Amateur Extra Class K5TWM
I had that issue when I began with the Xacto # 11 bladed knives. I only use them now for fine radius cuts or other fine cuts prefering for general cutting a Stanley Utility Knife with its much bigger blade. It tends to travel much straighter in my cutting since a tiny change in my cutting doesn't have such a large effect as when a small blade is moved slightly askew.
For me the utility knife blades are easier to use and sharpen and have 2 cutting ends for extended use.

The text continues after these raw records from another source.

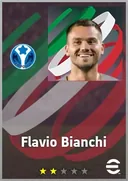 Carte de Flavio Bianchi · CF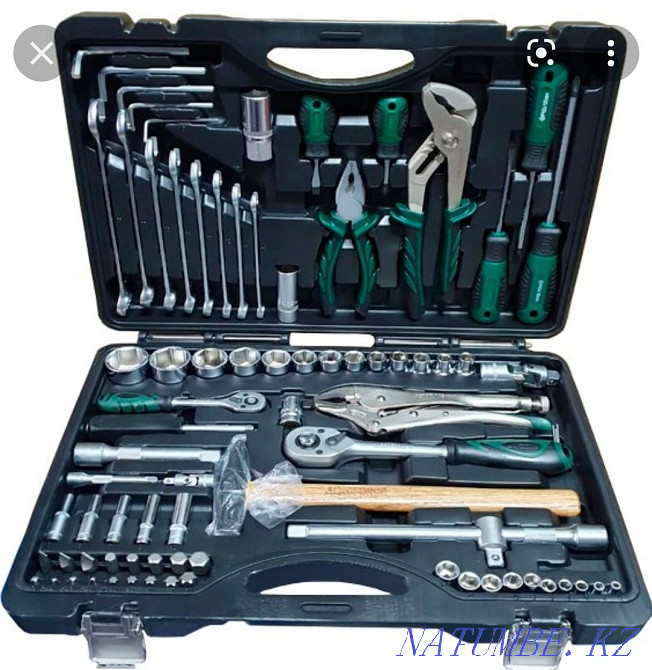 Aeroforce tool kit 82 item Almaty - photo 1
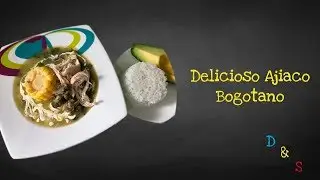 Ajiaco – Receta Sabrosona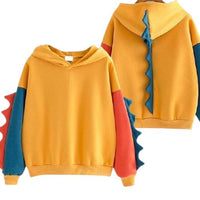 Sweat Dinosaure <br>Or</br>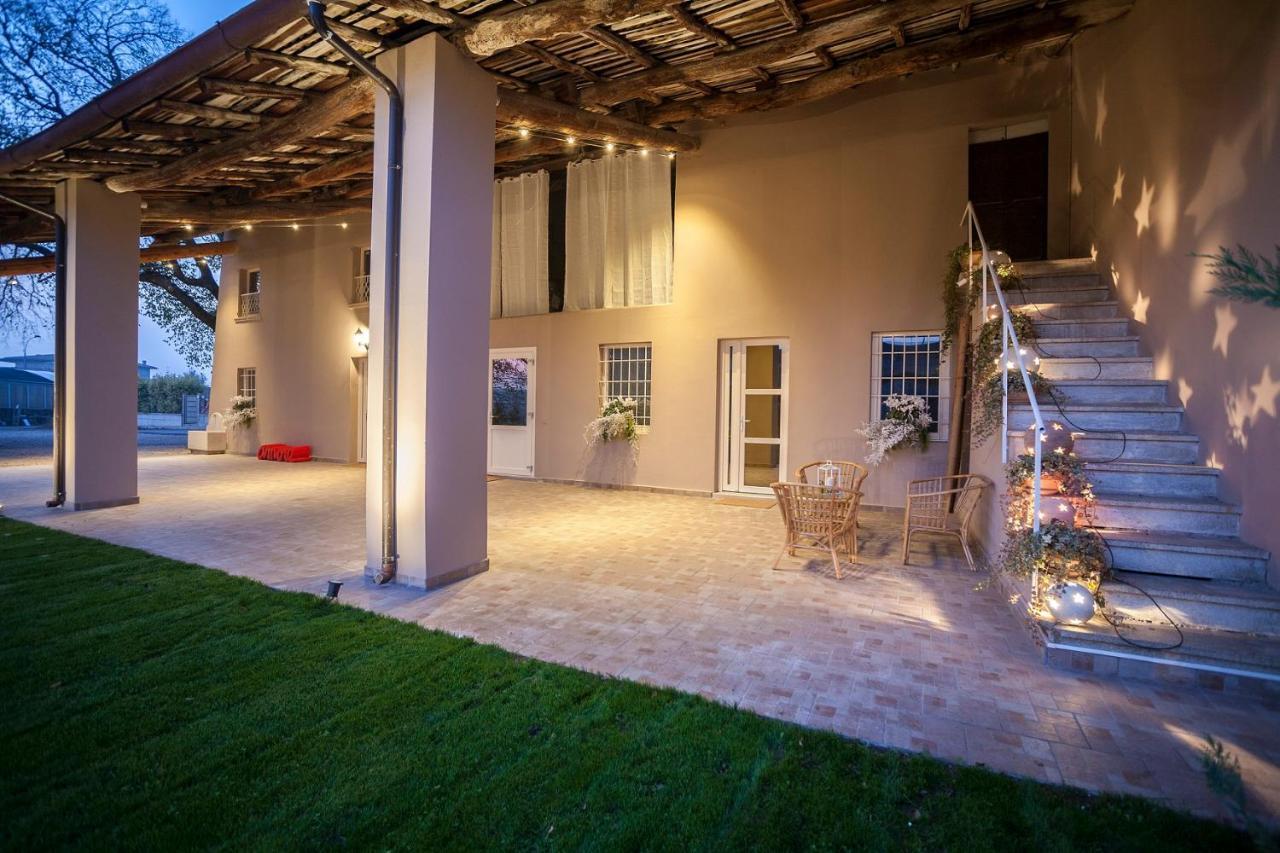 Garda Relais Antica Romelia Bed & Breakfast Montichiari Ngoại thất bức ảnh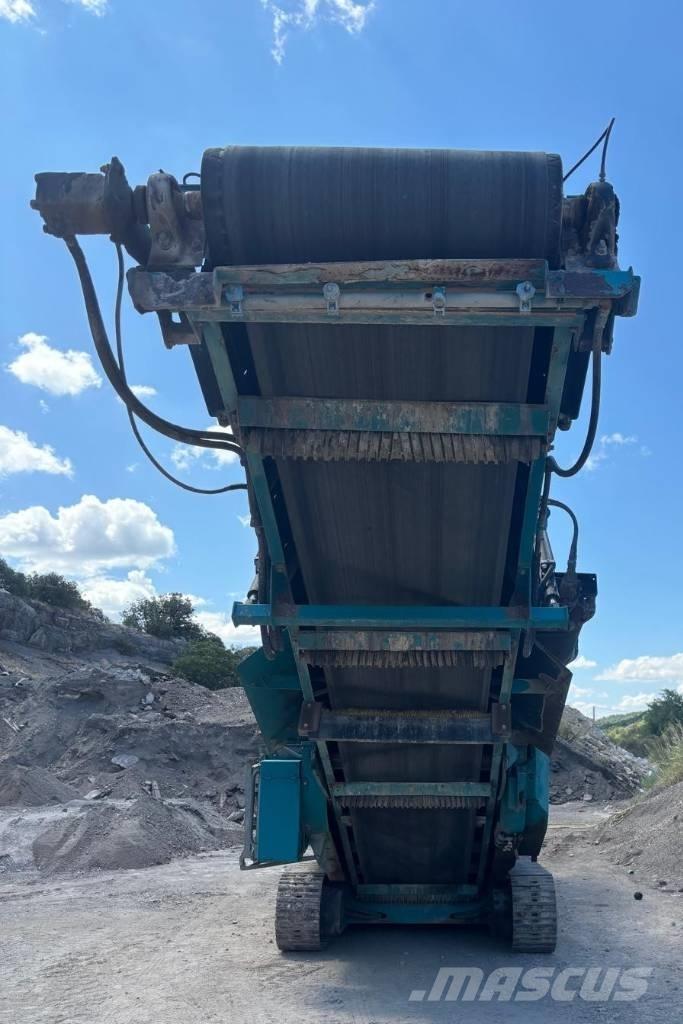 Powersceen XH320 Mobila krossar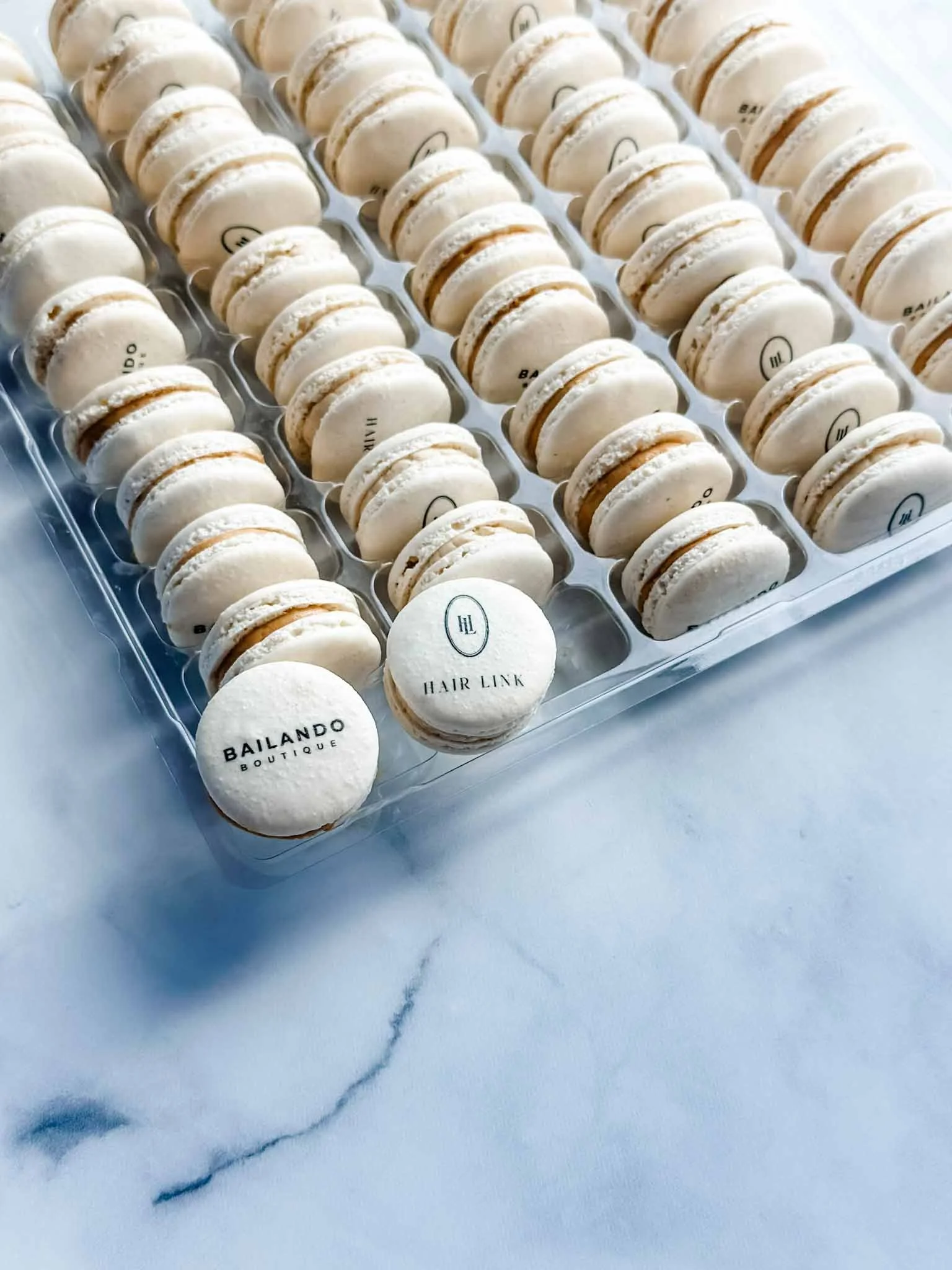 A Worthy Cookie two business logo macarons bulk packaged.jpg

I use #11 blades for everything. I keep them razor sharp, if they start to drag I replace them with a new or re-sharpened blade. My suggestion Fbords would be to obtain a straight edge that is at least a 1/4" thick and metal. When you start your cut lay the blade against the straight edge, angled towards the handle (yourself) and keep as much of the blade as you can in contact with the straight edge. With a little practise you will find that you are putting less down pressure and more side pressure on the blade and your cuts will be perpendicular to your cutting surface. As for your grip, try putting your index finger on top of the blade (control downward pressure) and pinch the handle between your thumb and second finger (control side pressure). I hope these couple of hints will improve your cuts, happy building! WJ.


I'm a care bear...Really?
I had that issue in the beginning but then I changed how I cut the foam. Keep the blade vertical and cut that line two or three times. Works for me.


CrossThread Industries
Try breaking off the tip of the #11 blade, too. That is what a lot of balsa guys do. The very fine point on the stock blade is wobbly and bends as you cut, especially if you are using tons of down pressure.


Junior Member
you could use a thin metal ruler with a slot to guide the blade, tacked with hot glue and on both edges of the foam to keep your blade 90 degrees upright. When you are done you could heat above the points that you tacked the ruler in place with and remove the glue hope this helps.


Senior Member
Reading through this thread made me realize that I am not on par with many of the builders here lol. I never care too much if my cuts are exactly 90 degrees. It doesn't seem to affect fit all that much in my opinion. However, I can see if you were building a really detailed plane for show where it would be an issue.